The proposed indicator of structural performance is a composite measure and while it is a useful indicator of global performance, it is associated with the limitations inherent to composite scores. It may mask item-specific differences across centers and may make action difficult as it is hard to identify the specific causes of high/low performance. For this reason, composite scores should always be accompanied by item-specific data.

There are several different methods for deriving composite scores and there is no clear consensus on which method is optimal. [22],[23] We used a simple weighted average (consensus or equal-weights) over more complex methods such as principal components analysis or latent variable models partly because these methods would have required at least 10 observations (trauma centers) per grid item (i.e., 10 × 84 trauma centers) to generate accurate results. [24]

Finally, the evaluation grid used in our trauma system is based on ACS-COT criteria but evaluation items are likely to vary across systems. Therefore, while this study provides evidence of the feasibility of generating a quantitative structural performance indicator from report data, methods will have to be adapted to different reporting formats. In addition, the validity and reliability of the proposed composite indicator of trauma center structural performance will need to be assessed in other trauma systems.

 Conclusion



In summary, we have proposed a structural performance indicator that can be derived from trauma center accreditation visit reports and we have provided evidence of its reliability and internal validity.
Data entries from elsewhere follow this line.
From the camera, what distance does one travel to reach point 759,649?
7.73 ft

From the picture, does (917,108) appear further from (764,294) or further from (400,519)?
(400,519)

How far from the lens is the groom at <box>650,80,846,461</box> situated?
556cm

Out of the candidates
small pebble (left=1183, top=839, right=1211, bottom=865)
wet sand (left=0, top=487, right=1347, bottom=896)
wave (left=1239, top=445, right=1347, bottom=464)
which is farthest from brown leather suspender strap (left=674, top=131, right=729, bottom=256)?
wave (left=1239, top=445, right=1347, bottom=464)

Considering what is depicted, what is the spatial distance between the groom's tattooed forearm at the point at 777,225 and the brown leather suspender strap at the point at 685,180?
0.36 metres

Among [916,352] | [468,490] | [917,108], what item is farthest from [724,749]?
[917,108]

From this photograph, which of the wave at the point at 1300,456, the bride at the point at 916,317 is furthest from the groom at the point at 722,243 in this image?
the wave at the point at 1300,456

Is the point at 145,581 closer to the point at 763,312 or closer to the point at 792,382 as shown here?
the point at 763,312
The indicator can be used to describe performance, identify institutional outliers, and inform accreditation decisions with the goal of driving performance improvement efforts. Further research needs to evaluate the influence of structural performance measured by the proposed indicator on clinical process performance and ultimately, on patient outcome. The observed variability in structural performance across centers and the change in structural scores over time underline the importance of evaluating structural performance in trauma systems at regular intervals to drive quality improvement efforts.